=== EXTRAIT CHOISI ===
Le film a eu un grand succès auprès du public, ses personnages les plus importants étant interprétés par Zoltán Latinovits et Imre Sinkovits(en).
Résumé détaillé
Le film commence par la présentation du lieu de l’action par un narrateur, dans le style des contes[2]. C’est un village agréable, tranquille, du Nord de la Hongrie. L’un des personnages principaux et Lajos Tót, le chef de l’équipe de pompiers, homme important du village, respecté de tous les habitants, étant amical et plein de dignité. Il a une vie de famille exemplaire. Sa femme, Mariska, l’adore, et pour sa fille grande adolescente, Ágika, il représente tout ce qui est beau dans le monde.
C’est l’époque de la Seconde guerre mondiale. Le facteur du village est mobilisé sur le front russe, étant remplacé par Gyuri, un jeune homme handicapé mental, lui aussi plein d’adoration pour Tót. Dans le village, on ne reçoit pas de mauvaises nouvelles du front, parce que Gyuri, qui sait quand même lire, ne distribue pas le courrier par lequel elles sont annoncées.
Un jour, Gyuri apporte plein de joie une carte postale du fils de la famille Tót, instituteur dans la vie civile, qui est lui aussi sous-lieutenant sur le front. Il annonce à sa famille que le major[3] Varró, son supérieur, a les nerfs fragilisés par les attaques des partisans, et envoyé en congé pour deux semaines. Gyula lui a proposé de les passer chez sa famille. Il avertit ses parents que le major ne supporte pas le bruit et certaines odeurs, sans les préciser. En tout cas, Tót appelle les vidangeurs pour faire nettoyer les latrines du jardin.
Le narrateur dit que les parents sont très fiers de Gyula. Tous leurs visiteurs doivent admirer ses photos depuis qu’il était bébé, exposées sur un mur.
Gyuri apporte une nouvelle carte, par laquelle Gyula annonce que le major partira dans deux jours et qu’il tient beaucoup à la propreté. La famille nettoie chaque recoin de la maison et envoie Ágika emprunter aux habitants du village toutes sortes d’objets dont ils pensent que le major pourrait avoir besoin. Ainsi, tout le village est impressionné par l’honneur qu’on fait à la famille Tót, et Ágika fabule de plus en plus au sujet du major. Une autre carte vient annoncer que le major est insomniaque, ce qui fait Tót prier le chauffeur de l’autocar qui dessert le village de ne pas klaxonner pendant deux semaines, et enjoindre à Gyuri de ne pas exciter les chiens comme il le fait d’habitude.

(Items de raisonnement visuo-spatial)
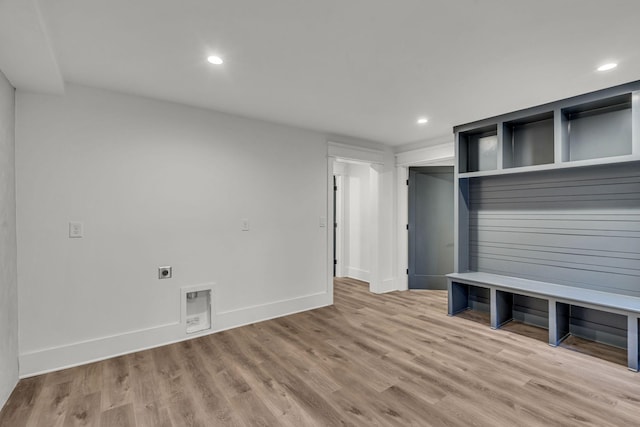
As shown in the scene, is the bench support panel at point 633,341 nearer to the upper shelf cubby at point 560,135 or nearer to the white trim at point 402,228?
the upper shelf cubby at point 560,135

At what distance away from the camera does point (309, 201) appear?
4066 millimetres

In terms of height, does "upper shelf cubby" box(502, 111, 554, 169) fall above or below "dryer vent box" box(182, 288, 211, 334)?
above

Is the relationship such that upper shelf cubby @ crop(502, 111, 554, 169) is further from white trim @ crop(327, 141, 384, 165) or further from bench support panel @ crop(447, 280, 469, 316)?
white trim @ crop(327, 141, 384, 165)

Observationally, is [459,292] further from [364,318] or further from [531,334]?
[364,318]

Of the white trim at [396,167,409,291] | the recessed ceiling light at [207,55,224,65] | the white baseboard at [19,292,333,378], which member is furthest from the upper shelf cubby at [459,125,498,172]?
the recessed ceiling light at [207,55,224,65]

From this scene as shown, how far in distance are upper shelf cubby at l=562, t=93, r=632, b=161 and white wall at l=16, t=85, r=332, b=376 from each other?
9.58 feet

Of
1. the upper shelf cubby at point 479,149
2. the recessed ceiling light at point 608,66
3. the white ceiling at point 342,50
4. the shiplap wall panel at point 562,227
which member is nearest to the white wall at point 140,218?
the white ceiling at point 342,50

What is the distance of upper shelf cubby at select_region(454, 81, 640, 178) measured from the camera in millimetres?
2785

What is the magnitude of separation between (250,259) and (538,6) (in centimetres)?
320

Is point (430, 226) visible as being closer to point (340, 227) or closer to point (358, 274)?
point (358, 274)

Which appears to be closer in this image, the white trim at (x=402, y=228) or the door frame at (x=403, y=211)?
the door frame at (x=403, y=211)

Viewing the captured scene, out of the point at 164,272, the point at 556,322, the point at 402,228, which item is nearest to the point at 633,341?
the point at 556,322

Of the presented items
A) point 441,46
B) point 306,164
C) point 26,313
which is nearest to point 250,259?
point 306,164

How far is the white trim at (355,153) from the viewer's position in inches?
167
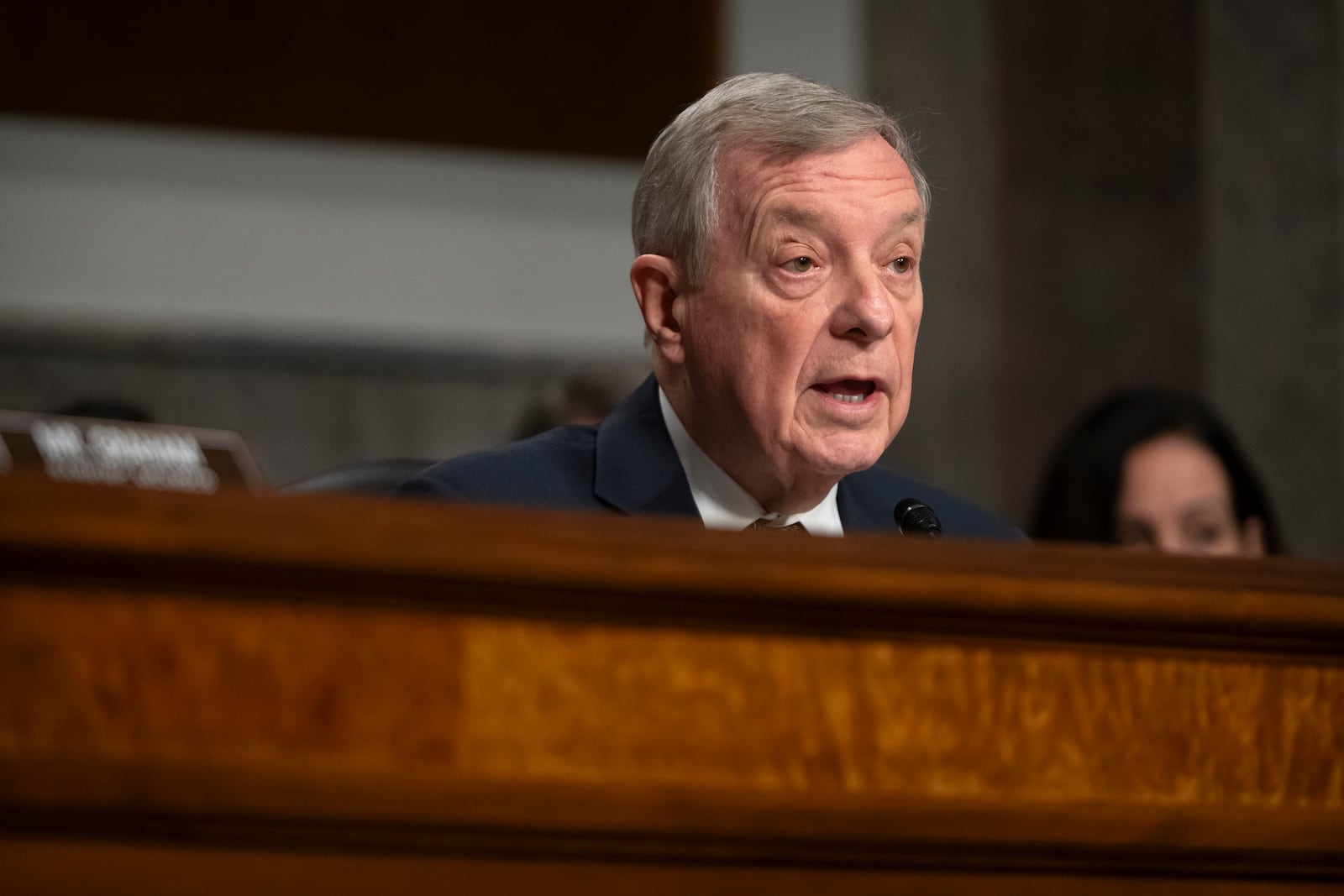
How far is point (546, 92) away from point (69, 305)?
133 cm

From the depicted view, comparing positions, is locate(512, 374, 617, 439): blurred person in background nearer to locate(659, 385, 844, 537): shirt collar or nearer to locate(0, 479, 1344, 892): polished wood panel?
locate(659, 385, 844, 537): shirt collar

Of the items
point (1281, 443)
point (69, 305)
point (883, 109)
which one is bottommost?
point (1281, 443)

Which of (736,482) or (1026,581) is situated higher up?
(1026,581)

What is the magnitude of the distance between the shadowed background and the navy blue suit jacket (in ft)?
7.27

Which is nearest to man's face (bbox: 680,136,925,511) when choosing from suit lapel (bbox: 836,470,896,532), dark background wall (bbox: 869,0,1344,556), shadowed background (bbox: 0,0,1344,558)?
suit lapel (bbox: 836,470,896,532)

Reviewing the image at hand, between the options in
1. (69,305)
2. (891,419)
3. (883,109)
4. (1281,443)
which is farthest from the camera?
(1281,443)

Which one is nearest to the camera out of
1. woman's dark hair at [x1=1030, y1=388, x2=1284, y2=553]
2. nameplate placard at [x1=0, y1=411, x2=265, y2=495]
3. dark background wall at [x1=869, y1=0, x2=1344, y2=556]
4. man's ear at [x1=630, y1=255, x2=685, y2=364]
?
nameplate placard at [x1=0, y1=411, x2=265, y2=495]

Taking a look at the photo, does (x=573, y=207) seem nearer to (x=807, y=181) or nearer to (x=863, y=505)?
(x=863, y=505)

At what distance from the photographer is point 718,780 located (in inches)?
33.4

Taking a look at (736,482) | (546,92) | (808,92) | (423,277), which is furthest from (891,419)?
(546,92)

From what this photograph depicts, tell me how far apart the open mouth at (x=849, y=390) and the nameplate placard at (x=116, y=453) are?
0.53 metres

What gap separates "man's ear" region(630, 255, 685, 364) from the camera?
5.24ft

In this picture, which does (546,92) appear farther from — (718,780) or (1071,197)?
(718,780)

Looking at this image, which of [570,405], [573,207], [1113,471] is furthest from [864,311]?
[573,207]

=== À FAIRE ===
1) Reprenez le résumé du film de « Un jour, Gyuri » à « latrines du jardin. » en rebaptisant « latrines » en « toilettes ».
2) Poursuivez le résumé du film après sa dernière phrase.

=== RÉPONSES ===
1)
Un jour, Gyuri apporte plein de joie une carte postale du fils de la famille Tót, instituteur dans la vie civile, qui est lui aussi sous-lieutenant sur le front. Il annonce à sa famille que le major[3] Varró, son supérieur, a les nerfs fragilisés par les attaques des partisans, et envoyé en congé pour deux semaines. Gyula lui a proposé de les passer chez sa famille. Il avertit ses parents que le major ne supporte pas le bruit et certaines odeurs, sans les préciser. En tout cas, Tót appelle les vidangeurs pour faire nettoyer les toilettes du jardin.

2)
La famille va, avec la petite fanfare des pompiers, accueillir le major à l’arrêt du car. Ils s’imaginent qu’il doit être grand et avoir un maintien plein de prestance. Un tel officier descend bien du car, mais ce n’est pas le major. Après le départ du car, ils aperçoivent de l’autre côté de la route un homme assis recroquevillé sur une valise. C’est lui le major. Son comportement est bizarre. Par moments, il se retourne brusquement, en portant la main à l’étui de son pistolet. Il dit à la famille de mener sa vie habituelle, comme s’il n’y était pas, qu’il reste si seulement il ne les dérange pas, mais à un moment, il reproche à Tót de regarder derrière le major. Pour qu’il ne soit pas dérangé, Ágika a l’idée que son père tire son casque de pompier sur les yeux. Il renâcle à faire quelque chose qui est contre le règlement, mais il le fait finalement à l’insistance de sa femme et de sa fille. C’est une compromission de sa part, et il est conscient qu’il nuit ainsi à sa propre dignité.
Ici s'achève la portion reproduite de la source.